▶ _Passage provided_:
Author Matthew Ball describes the metaverse as, “a massively scaled and interoperable network of real-time rendered 3D virtual worlds and environments which can be experienced synchronously and persistently by an effectively unlimited number of users with an individual sense of presence, and with continuity of data, such as identity, history, entitlements, objects, communications, and payments.”

That’s a lot to process, so within HMRC, we’ve found it more practical to link this to something more familiar and focus thinking on a ‘future internet’: one that’s more immersive, intimate, with greater elements of simulation and augmentation. We’ve found this higher-level characterisation allows us to focus on constitutive elements and themes, without becoming too hung up on definitions - and provides an easier entry point for engaging our internal stakeholders. 

HMRC and the metaverse

For the past year or so in HMRC we’ve been exploring the potential implications and applications of the metaverse for how we administer the UK tax system. This is part of a broader agenda to assess emerging technologies, themes, and concepts, to understand future threats and opportunities.

Once we began to investigate the metaverse, we saw how it could change the way taxpayers make and invest money - and drive new criminal and fraud threats. We also saw how the technologies involved might offer opportunities to improve our customer offer and to deliver our strategic objectives for the UK tax system, as set out in our Tax Administration Strategy.

More broadly we were interested in the questions the metaverse might pose for HMRC, UK Government and across international borders. We also wanted to understand how metaverse technologies were progressing in the wider commercial world and how they might interact with other enabling technologies like digital identity and AI.

▶ _What is needed_:
Retype the passage on HMRC and the metaverse in full, word for word. The listing below was drawn from a separate source.

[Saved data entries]
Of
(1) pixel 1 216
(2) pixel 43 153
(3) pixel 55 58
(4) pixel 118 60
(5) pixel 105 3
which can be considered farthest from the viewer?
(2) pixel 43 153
==
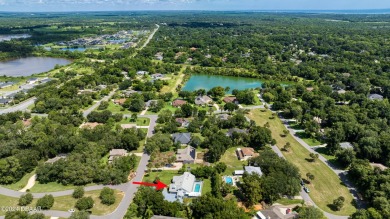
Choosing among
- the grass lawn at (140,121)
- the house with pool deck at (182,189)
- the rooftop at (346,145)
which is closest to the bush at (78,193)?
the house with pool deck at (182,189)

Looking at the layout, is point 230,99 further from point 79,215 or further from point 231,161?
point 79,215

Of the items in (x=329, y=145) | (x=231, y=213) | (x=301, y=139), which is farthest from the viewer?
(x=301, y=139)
--
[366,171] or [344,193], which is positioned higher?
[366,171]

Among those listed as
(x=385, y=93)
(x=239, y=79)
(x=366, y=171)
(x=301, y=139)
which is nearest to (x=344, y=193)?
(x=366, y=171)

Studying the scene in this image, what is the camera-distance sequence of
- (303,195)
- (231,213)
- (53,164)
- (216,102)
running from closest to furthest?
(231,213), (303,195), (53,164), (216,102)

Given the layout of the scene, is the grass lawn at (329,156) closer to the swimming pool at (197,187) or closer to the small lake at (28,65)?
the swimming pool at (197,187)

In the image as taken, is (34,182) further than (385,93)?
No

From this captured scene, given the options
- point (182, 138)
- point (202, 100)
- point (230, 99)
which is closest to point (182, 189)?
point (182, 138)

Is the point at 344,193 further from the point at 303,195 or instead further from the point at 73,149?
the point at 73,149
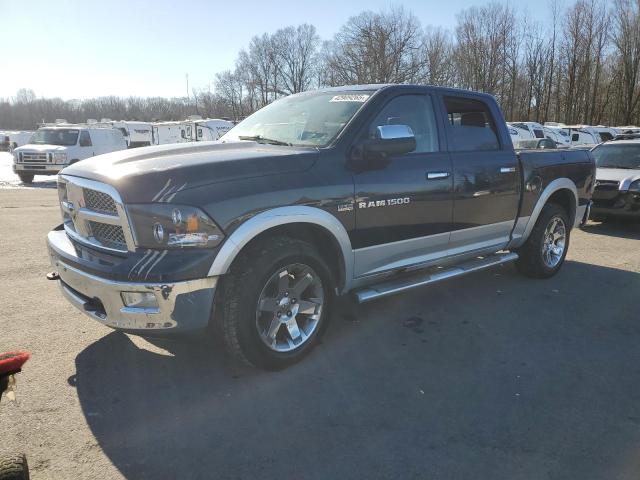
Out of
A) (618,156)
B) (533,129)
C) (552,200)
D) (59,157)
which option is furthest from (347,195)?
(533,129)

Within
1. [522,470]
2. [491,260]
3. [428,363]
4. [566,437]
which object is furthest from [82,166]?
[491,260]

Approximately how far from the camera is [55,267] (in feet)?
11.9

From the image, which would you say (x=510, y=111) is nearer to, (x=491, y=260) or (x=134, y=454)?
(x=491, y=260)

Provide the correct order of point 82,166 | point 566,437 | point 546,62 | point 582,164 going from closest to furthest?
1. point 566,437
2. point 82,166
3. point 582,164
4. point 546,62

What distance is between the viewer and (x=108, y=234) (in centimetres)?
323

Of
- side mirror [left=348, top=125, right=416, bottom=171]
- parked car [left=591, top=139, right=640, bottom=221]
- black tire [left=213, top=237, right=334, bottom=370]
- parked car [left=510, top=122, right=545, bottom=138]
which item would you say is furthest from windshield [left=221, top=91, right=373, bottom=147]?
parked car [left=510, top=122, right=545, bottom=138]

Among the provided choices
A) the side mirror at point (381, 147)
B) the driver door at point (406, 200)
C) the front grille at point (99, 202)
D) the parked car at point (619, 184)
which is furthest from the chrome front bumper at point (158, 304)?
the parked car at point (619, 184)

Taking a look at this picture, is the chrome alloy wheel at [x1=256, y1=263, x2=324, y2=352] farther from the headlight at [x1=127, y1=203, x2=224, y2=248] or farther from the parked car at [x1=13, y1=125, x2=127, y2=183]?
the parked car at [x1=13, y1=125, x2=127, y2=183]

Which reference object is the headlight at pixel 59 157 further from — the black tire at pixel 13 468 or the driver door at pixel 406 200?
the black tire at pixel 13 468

▶ _Response_:
Author Matthew Ball describes the metaverse as, “a massively scaled and interoperable network of real-time rendered 3D virtual worlds and environments which can be experienced synchronously and persistently by an effectively unlimited number of users with an individual sense of presence, and with continuity of data, such as identity, history, entitlements, objects, communications, and payments.”

That’s a lot to process, so within HMRC, we’ve found it more practical to link this to something more familiar and focus thinking on a ‘future internet’: one that’s more immersive, intimate, with greater elements of simulation and augmentation. We’ve found this higher-level characterisation allows us to focus on constitutive elements and themes, without becoming too hung up on definitions - and provides an easier entry point for engaging our internal stakeholders. 

HMRC and the metaverse

For the past year or so in HMRC we’ve been exploring the potential implications and applications of the metaverse for how we administer the UK tax system. This is part of a broader agenda to assess emerging technologies, themes, and concepts, to understand future threats and opportunities.

Once we began to investigate the metaverse, we saw how it could change the way taxpayers make and invest money - and drive new criminal and fraud threats. We also saw how the technologies involved might offer opportunities to improve our customer offer and to deliver our strategic objectives for the UK tax system, as set out in our Tax Administration Strategy.

More broadly we were interested in the questions the metaverse might pose for HMRC, UK Government and across international borders. We also wanted to understand how metaverse technologies were progressing in the wider commercial world and how they might interact with other enabling technologies like digital identity and AI.